GOOFY INSPIRES GIGGLES "It is kind of goofy looking. Can you pick up girls with this car?" ABC's Sharyn Alfonsi flirted, digital camcorder in hand, as she enjoyed a spin in a Puma USV. "Well you are here," grinned the driver. Alfonsi giggled. Puma is a two-wheeled micro-car, "the love child of Segway and General Motors." It is powered by a lithium battery, seats two with no luggage, has a top speed of 35 mph, will cost $6,000 and is planned to be on sale in four years. Being the anti-SUV, USV stands for Ultra Small Vehicle.

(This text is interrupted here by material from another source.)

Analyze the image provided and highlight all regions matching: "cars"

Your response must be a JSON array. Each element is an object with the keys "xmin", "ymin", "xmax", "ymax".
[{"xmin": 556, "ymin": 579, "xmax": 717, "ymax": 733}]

DEATH BY F-16 PLAN FAILS ABC's Ryan Owens told us the sad tale of Adam Leon, a 31-year-old mental patient from Ontario, who apparently wanted to commit suicide but did not have the courage to do it himself. His plan was to get blown out of the sky by the United States Air Force. He borrowed a Cessna and with "no flight plan, no explanation" flew across Lake Superior into US airspace. Sure enough F-16 fighter jets intercepted the small plane--but held their fire. Some five hours later, almost out of fuel, the plane touched down on a rural highway in Missouri. No harm done.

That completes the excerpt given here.